Sleepy Family — ねむたいきょうだい
- Source:
- ukiyo-e.org
Description
Sleepy Family (ねむたいきょうだい, Nemutai kyōdai — literally Sleepy Siblings) is an F12 woodblock print catalogued under Kasamatsu Mihoko on [ukiyo-e](/glossary/ukiyo-e).org. The title and probable subject — small children together in a state of drowsiness — places the print firmly in a postwar Japanese pictorial tradition of intimate domestic scenes featuring children, a tradition that runs from Hashiguchi Goyō's prewar studies of women and babies through Iwata Sentarō's gentle child portraits to a number of women printmakers active from the 1960s onward.

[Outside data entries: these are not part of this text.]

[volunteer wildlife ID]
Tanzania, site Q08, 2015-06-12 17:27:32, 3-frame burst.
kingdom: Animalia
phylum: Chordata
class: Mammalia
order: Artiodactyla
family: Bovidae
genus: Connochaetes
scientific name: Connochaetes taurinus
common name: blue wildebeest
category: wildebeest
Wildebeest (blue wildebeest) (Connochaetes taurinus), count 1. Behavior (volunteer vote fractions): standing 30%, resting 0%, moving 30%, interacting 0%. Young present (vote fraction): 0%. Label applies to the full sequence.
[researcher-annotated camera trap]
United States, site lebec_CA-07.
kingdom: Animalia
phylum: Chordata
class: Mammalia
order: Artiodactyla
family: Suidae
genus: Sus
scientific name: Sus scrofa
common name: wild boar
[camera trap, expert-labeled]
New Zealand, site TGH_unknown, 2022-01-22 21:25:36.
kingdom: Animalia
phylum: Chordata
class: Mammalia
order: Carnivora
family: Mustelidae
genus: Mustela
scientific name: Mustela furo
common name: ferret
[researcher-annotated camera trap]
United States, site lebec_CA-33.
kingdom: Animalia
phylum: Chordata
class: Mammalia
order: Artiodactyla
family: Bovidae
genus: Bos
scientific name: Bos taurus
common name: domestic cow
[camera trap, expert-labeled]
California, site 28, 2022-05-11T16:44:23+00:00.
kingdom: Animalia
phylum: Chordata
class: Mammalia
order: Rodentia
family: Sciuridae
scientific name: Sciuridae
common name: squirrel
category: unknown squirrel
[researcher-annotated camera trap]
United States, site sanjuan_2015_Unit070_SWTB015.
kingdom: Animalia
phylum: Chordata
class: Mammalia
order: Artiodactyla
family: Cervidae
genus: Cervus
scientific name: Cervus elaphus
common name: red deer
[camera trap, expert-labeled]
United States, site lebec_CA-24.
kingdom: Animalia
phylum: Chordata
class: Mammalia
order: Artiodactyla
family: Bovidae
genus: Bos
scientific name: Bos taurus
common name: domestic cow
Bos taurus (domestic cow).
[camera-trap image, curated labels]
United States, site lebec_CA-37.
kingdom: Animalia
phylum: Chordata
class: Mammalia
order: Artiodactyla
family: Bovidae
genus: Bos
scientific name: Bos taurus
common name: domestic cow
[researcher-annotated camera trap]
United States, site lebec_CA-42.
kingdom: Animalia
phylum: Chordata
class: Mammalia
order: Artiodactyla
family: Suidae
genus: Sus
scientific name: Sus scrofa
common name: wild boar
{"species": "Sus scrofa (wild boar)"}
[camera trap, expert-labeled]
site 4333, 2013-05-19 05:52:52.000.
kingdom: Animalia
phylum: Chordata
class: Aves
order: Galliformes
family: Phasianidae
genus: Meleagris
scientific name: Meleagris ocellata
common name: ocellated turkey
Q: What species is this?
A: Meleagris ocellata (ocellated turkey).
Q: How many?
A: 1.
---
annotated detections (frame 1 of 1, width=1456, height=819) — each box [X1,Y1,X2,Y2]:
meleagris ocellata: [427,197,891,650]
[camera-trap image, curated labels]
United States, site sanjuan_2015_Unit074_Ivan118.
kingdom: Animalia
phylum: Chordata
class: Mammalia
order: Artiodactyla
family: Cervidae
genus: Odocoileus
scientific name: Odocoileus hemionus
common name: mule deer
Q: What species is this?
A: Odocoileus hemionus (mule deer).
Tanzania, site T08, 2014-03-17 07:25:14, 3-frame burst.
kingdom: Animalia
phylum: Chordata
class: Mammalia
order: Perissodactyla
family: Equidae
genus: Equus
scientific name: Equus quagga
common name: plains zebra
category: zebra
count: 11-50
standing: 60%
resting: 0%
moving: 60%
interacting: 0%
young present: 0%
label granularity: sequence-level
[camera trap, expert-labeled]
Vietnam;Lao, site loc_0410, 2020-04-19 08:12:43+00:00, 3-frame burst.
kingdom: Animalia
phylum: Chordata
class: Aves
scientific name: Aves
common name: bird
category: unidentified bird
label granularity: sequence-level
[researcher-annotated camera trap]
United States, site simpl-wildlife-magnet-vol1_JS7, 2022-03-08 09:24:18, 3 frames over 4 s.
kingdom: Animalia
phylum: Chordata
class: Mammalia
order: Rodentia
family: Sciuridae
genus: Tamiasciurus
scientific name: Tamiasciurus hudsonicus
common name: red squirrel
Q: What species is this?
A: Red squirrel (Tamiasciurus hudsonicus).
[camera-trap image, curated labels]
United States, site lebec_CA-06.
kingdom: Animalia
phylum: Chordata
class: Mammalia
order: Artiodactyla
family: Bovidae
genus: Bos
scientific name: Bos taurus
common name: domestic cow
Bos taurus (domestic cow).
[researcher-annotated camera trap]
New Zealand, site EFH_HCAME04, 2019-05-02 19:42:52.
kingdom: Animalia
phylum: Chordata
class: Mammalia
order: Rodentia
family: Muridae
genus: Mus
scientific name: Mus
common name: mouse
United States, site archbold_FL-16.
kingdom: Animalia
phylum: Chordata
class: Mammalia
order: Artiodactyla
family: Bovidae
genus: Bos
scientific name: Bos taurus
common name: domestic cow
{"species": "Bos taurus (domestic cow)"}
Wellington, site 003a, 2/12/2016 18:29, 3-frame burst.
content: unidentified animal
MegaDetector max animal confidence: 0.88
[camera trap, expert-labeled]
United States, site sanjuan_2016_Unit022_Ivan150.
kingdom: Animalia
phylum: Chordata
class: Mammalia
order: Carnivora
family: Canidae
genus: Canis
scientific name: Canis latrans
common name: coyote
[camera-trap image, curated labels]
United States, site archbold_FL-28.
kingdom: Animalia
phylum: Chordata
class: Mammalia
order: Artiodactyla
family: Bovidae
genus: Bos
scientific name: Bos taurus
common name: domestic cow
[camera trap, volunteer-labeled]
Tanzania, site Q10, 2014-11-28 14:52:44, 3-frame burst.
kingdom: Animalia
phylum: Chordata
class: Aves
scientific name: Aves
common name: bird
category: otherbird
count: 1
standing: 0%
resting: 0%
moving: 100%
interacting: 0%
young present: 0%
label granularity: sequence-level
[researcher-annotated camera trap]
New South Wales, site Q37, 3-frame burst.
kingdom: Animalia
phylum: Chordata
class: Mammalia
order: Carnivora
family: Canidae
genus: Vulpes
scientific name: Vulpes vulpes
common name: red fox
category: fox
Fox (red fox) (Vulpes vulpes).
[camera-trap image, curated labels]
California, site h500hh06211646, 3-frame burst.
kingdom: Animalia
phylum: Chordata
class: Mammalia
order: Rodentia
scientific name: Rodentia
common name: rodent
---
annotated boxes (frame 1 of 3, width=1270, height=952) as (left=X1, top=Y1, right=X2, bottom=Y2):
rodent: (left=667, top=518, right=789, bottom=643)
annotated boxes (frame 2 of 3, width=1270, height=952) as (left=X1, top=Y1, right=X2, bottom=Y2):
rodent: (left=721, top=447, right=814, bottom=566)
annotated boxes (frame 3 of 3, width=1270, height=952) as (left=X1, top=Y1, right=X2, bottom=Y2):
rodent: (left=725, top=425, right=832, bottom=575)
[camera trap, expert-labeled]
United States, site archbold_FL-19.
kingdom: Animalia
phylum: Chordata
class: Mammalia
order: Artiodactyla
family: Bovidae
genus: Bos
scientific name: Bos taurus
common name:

The choice of subject is itself significant. Where prewar [shin-hanga](/glossary/shin-hanga) publishers tended to favor a relatively narrow set of marketable motifs — geisha, kabuki actors, famous landscapes, and seasonal beauties — postwar sōsaku-hanga artists, working outside that commercial framework, could turn to subjects drawn from their own households. Sleeping children, family pets, and quiet domestic interiors became plausible subjects in a way that they rarely had been in earlier woodblock practice. Mihoko's Sleepy Family fits this pattern and reads as a personal observation rather than a commissioned design.